Requirement a |
Answer these questions using the extract on the Scott civil case and the beaten cameraman:
(i) What kind of call were police answering near Crooks's home?
(ii) How much did Crooks's new digital video camera cost?
(iii) Which newspaper published the update on the Jones taser death?

Extract provided |

The civil case filed by the Scott family proceeds at the usual glacial pace of such things. There is, at the moment, no known news as the usual motions, counter motions, and courtroom and paper jousting take place. That there is nothing new to report at this point is neither significant or insignificant. It is simply the way things are done and is to be expected.
As has been my practice in analyzing the Scott--and related--cases, I offer a disclaimer: Most of what appears in these pages is the product of my research--using sources available to the public--and my analysis which is the product of my many years of experience. Therefore, I may be incorrect in ways small and large, and may be unaware of errors for some time. I fully expect that a great deal more will be known when the Scott civil trial begins, and I will, of course, report on that information. But for the time being, I rely on my background and knowledge, and the assistance of readers--including residents of Las Vegas--who might have information that could be helpful. Any factual errors appearing here are inadvertent and will be immediately corrected when better information becomes available. Any opinions expressed, if found to be in error, will likewise be corrected when better information becomes available.
Here are pertinent sources for those who wish to read them:
For the complete Nevada Revised Statutes relating to trespassing, go here.
For the Las Vegas Review Journal story about an alleged police beating, go here.
For my Pajamas Media article on police hiring practices and the Obama Department of Justice, go here.
For the Las Vegas Metro Hiring Process, go here.
For the Las Vegas Review Journal update of the Jones taser death, go here.
THE CURIOUS CASE OF THE BEATEN CAMERAMAN:
On Sunday, March 20, 2011 at about 2030, Mitchell Crooks heard police helicopters above his Las Vegas home. Police were answering a nearby burglary call, and noticing several handcuffed suspects on the curb across the street, he walked into his driveway with his new $3500 digital video camera and shot some footage. Not much was happening:
"It seemed totally routine," Crooks said. "I mean, I didn't even care. I wasn't there to record the police."
About an hour later, Crooks noticed Metro officer Derek Collings with several handcuffed suspects in his car, driving in a circle in Crooks’ cul-de-sac. Crooks thought the officer was leaving the area, but he spotlighted Crooks, stopped his car and approached Crooks. At this point, two distinct stories emerge.
CROOKS’ VERSION: Crooks said that Colling “charged” him, shouting "Turn the camera off, turn the camera off! Do you live here?"

Data records |
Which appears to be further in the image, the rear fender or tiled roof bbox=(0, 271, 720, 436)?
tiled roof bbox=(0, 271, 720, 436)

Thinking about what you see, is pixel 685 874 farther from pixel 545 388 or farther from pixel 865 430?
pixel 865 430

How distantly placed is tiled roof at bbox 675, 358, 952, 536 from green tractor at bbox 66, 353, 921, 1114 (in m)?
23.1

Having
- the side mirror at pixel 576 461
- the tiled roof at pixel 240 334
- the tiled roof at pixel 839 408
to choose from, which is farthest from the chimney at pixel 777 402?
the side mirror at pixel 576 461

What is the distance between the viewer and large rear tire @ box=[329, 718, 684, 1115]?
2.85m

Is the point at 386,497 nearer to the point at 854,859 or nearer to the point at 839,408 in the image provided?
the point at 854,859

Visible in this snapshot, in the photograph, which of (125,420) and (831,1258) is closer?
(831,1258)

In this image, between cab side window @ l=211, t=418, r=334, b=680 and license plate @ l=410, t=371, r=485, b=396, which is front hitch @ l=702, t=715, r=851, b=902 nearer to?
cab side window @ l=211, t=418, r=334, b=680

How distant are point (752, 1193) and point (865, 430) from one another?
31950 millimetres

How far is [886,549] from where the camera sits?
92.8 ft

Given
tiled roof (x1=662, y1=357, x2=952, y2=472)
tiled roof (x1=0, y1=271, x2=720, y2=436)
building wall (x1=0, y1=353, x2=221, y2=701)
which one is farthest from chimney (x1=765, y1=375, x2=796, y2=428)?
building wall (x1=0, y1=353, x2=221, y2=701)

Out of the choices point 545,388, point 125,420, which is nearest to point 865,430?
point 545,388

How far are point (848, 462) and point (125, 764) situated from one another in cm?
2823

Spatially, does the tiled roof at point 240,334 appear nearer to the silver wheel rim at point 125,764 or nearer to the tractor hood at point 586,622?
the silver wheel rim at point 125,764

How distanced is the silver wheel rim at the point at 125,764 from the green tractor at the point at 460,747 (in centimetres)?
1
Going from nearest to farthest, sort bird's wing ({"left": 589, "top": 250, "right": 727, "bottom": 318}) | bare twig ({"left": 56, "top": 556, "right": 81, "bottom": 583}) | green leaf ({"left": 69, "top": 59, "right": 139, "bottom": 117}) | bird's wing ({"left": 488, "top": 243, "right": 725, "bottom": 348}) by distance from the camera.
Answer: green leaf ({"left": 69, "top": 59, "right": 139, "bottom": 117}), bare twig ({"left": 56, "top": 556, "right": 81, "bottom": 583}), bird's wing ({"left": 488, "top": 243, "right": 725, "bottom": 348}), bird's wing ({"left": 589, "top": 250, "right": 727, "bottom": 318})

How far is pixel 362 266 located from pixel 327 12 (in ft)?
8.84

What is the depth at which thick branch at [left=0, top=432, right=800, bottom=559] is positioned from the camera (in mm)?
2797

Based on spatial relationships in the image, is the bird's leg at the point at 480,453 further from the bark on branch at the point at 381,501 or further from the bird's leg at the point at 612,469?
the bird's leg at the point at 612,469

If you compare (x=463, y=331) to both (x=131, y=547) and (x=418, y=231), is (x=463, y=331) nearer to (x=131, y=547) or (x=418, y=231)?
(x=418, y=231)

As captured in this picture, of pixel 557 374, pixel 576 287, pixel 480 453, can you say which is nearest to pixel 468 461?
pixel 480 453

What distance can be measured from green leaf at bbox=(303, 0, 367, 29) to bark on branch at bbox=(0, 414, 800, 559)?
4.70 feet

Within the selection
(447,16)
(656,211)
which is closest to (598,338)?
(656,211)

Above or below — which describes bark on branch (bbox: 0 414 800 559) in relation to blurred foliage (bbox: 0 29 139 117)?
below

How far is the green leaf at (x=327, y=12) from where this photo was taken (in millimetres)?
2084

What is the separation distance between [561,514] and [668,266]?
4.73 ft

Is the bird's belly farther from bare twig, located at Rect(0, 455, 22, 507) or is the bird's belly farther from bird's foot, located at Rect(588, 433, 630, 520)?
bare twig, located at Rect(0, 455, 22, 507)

Requirement b |
Copy out the rows exactly, starting at the line that contains "Within the selection" and ending at the last line of the rows.

Solution a |
(i) A nearby burglary call
(ii) $3500
(iii) The Las Vegas Review Journal

Solution b |
Within the selection
(447,16)
(656,211)
which is closest to (598,338)?
(656,211)

Above or below — which describes bark on branch (bbox: 0 414 800 559) in relation to blurred foliage (bbox: 0 29 139 117)?
below

How far is the green leaf at (x=327, y=12) from where this photo was taken (in millimetres)?
2084

What is the separation distance between [561,514] and [668,266]?
4.73 ft

Is the bird's belly farther from bare twig, located at Rect(0, 455, 22, 507) or is the bird's belly farther from bird's foot, located at Rect(588, 433, 630, 520)?
bare twig, located at Rect(0, 455, 22, 507)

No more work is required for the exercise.